**Selected extract**
──────────────────────────────

Note: This is a review of the English language version of the series. As such, any discrepancies between it and the original Japanese script will not be taken into account unless I feel it is necessary.
Normally, when I review an anime series or movie, I judge each series by the same general merits, as any story should be able to provide an excellent level of entertainment regardless of length, genre, or intended audience. However, there is one demographic that this rule changes for, and that would be for shows aimed at a child audience. Of course it would be ridiculous to rate the quality of a kids' show the same way I would rate Cowboy Bebop or The Wind Rises, so, rather than rate it solely on its storytelling and animation, I've instead approached it from a different angle: if I were to have a kid in the future, is this something that I would want him or her to grow up watching?
As I brainstormed what I thought were the most important elements of a preferred TV show for my possible future child, the first thing that came to my mind was some sort of lesson or message that he or she can take away from the series, and in that regard, Digimon Adventure is almost always on the ball. The show is practically built upon lessons regarding friendship, hard work, kindness, and learning to see the perspectives of others, all of which are invaluable lessons for a growing child to learn. That being said, there were certain times where it felt like it was laying it on too thick, such as a line early in the series where an evil Digimon says "I can't believe they've already learned the power of teamwork," though this may just be the fact that I'm viewing this as an adult and I'm fully aware of the lessons that it's teaching. In the end, the lesson itself is still powerful despite its extremely direct method of conveying it.
While Digimon could have simply stopped there, it also goes on to tackle a lot of problems that children might have in their daily lives, some of which end up going a lot deeper than you would expect. Topics like divorce, parent-child relationships, and much more are explored just enough to be able to relate to children in similar circumstances, but not so much that it beats you over the head with it and burdens the actual story; in fact, it often becomes an integral part of the story and pulls it off rather well, and for a series whose primary purpose was to serve as a marketing platform for merchandise, that's an astounding feat.

──────────────────────────────

**Web data of image captions**

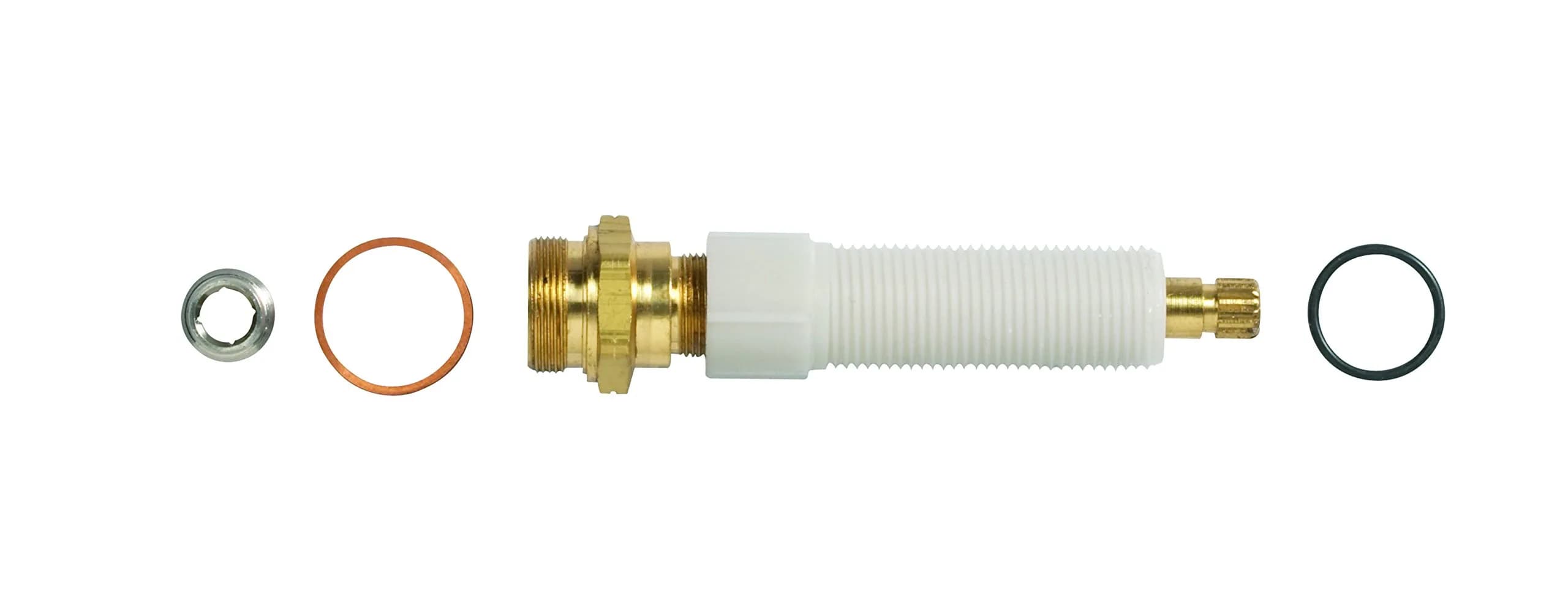 Kohler K-GP30119 Trend Shower Valve Stem & Seat Assy, 0.11 kg (0.25 lb) | Genuine Kohler Part — Unfinish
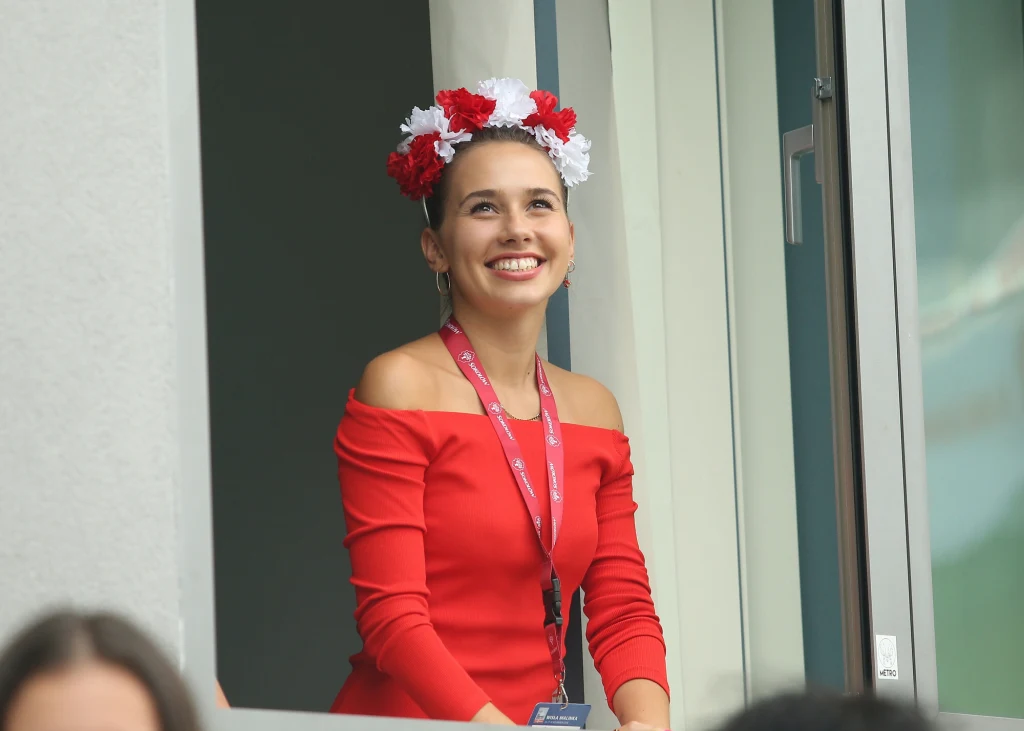 Marcelina Ziętek Marcelina Ziętek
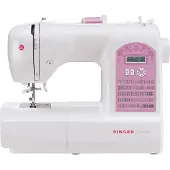SINGER 6699 Symaskin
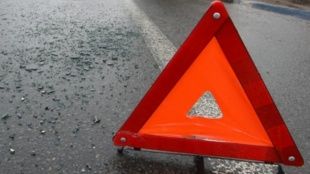 В Орле автомобиль сбил 5-летнего мальчика-цыгана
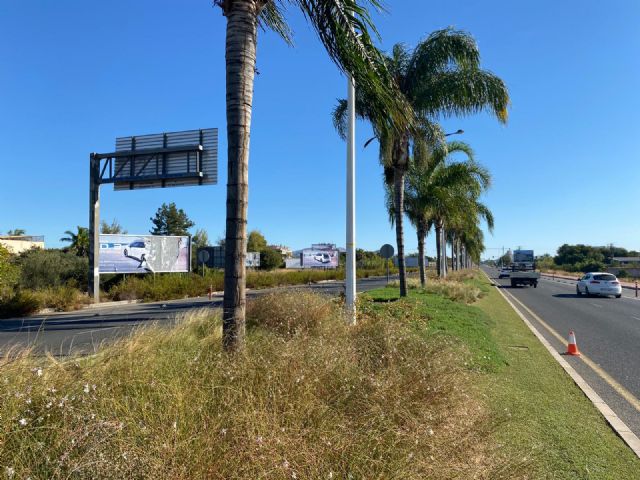 El Ayuntamiento aumenta la biodiversidad urbana y mejora la calidad ambiental - 5, Foto 5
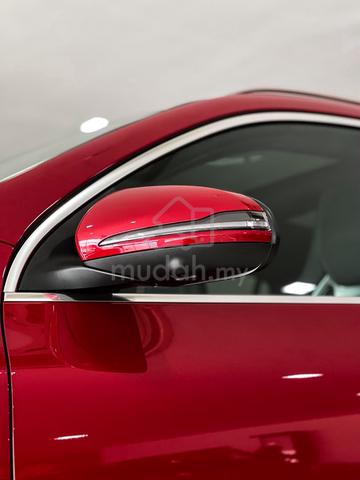 2021 Mercedes Benz GLA-CLASS AMG 2.0 45 S 4MATIC+ - 4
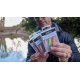 ZEBCO - Plandavky Target Fish Trout UL Spoon Set 2,2 g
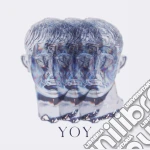 Yoy - Yoy cd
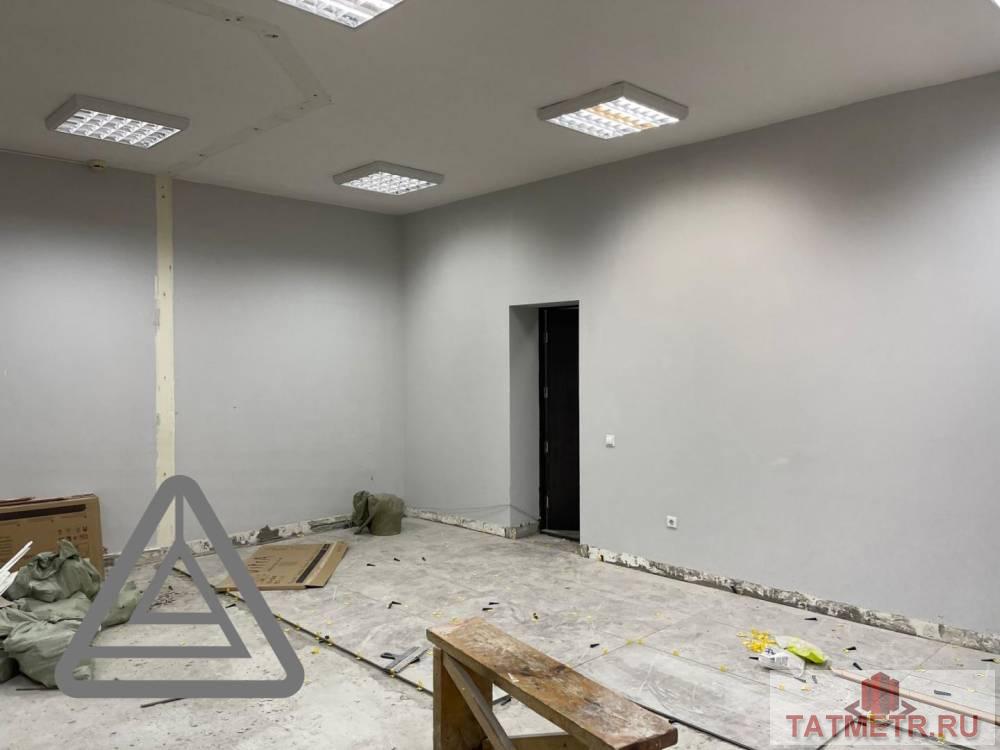 Коммерческая / Аренда / Офисы, Казань, Спартаковская улица, 128 000 Сдается помещение по адресу Спартаковская 23 . В отличном состоянии. В помещении: — Электричество — Имеется лифт —... - 5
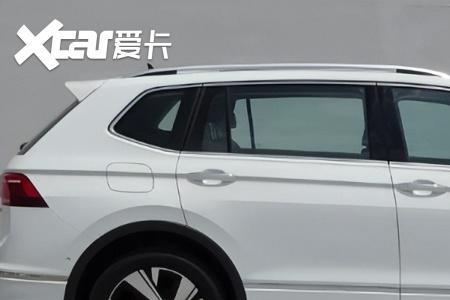 2022款迈腾能改2023款下坎侧裙吗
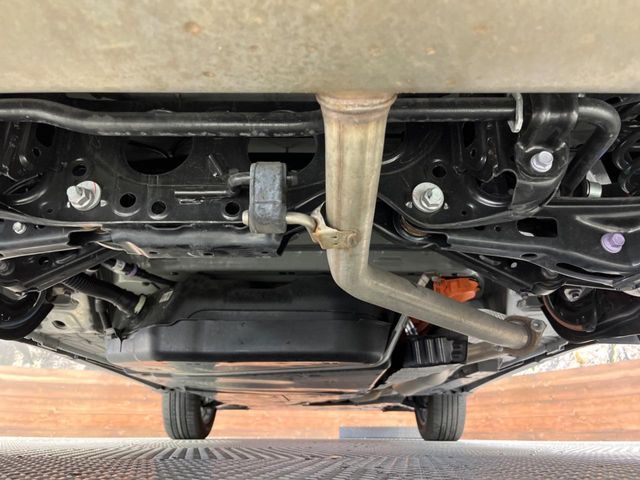 TOYOTA HARRIER HYBRID 2024 Image 31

──────────────────────────────

**Instructions**
[A] In the Digimon Adventure review, which two titles does the reviewer say it would be ridiculous to rate a kids' show against?
[B] Please put the part of the listing that opens with its first line and closes with the line containing "В Орле автомобиль" into a numbered list, skipping any blank lines and leaving out the pictures.

**Exercise solutions**
[A] Cowboy Bebop and The Wind Rises.

[B]
1.  Kohler K-GP30119 Trend Shower Valve Stem & Seat Assy, 0.11 kg (0.25 lb) | Genuine Kohler Part — Unfinish
2.  Marcelina Ziętek Marcelina Ziętek
3. SINGER 6699 Symaskin
4.  В Орле автомобиль сбил 5-летнего мальчика-цыгана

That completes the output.